Text shown:
^^^^^^^^^^^^^^^^

Satellite orbits lie in planes that bisect the orbited body. If the Earth were not rotating, each orbiting satellite would pass over the same point on the Earth with each orbit, crossing the equator repeatedly at the same longitude.

Because the Earth is constantly rotating, each orbital pass of the satellite (as indicated by the model described in this activity) appears to be to the west of the previous one. In reality, the Earth is rotating eastward as the orbital plane remains fixed.

Students will examine the factors determining the length of a satellite's orbit around Earth

Recognize that the Earth rotates 360 degrees in 24 hours, or:

60 minutes X  24 hours =  1440 minutes 

 ---------    --------    ------------

 1 hour        1 day         1 day

Dividing 360 degrees by 1440 minutes shows that the Earth is rotating 0.25 degrees every minute. Here's the math:

360 degrees =  .25 degrees

-----------    -----------

1440 minutes    1 minute

The satellites that we will want to track travel around the Earth in approximately 102 minutes. Thus, we can see that if the satellite crossed the equator at 0 degrees longitude on one orbit, it would cross over 25.5 degrees longitude 102 minutes later.

^^^^^^^^^^^^^^^^

Information shown:
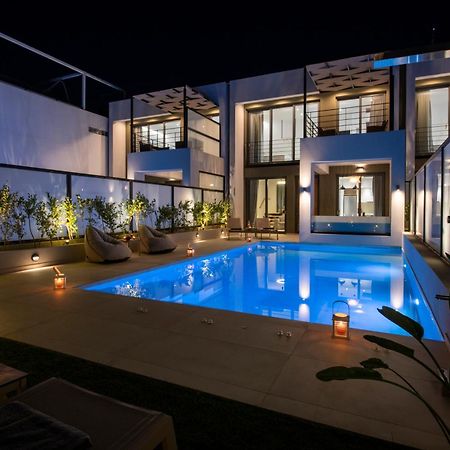 Cretan Queen Residences Agioi Apostoli  Exterior foto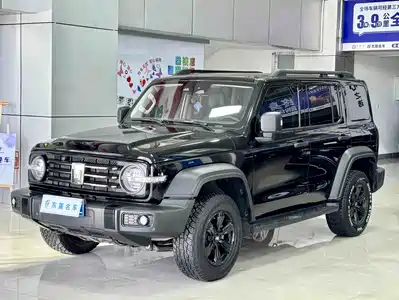 Tank 300 2023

^^^^^^^^^^^^^^^^

Work instruction: Can you carry on the explanation of satellite orbits and Earth's rotation from its last sentence? This material comes from a separate source.

Output of the task:
25 degrees = 25.5 degrees

----------   ------------

1 minute     102 minutes

The extremely large size of the Earth in relation to the very modest thickness of the atmosphere leads to frequent, intentional distortions of scale in map projections. Constructing a true scale physical model of an orbiting satellite's path will lay the groundwork for insights into geographical configurations on a three-dimensional sphere, and the physical characteristics of the satellite's orbit.

Given the following information answer the questions that follow.

If you are tracking the NOAA series of weather satellites, the following figures will be a close approximation.

     			            Km.        Miles

Mean orbital altitude       860         534

Width of field of view      2900       1800

Orbital period...102 minutes

Determine the scale of your globe by measuring either its diameter or circumference and comparing that to the Earth's actual diameter or circumference.

What follows is a series of questions to test for understanding. The answers to each question follow on an accompanying page.


  1. What is the Earth's diameter? What is the diameter of the globe?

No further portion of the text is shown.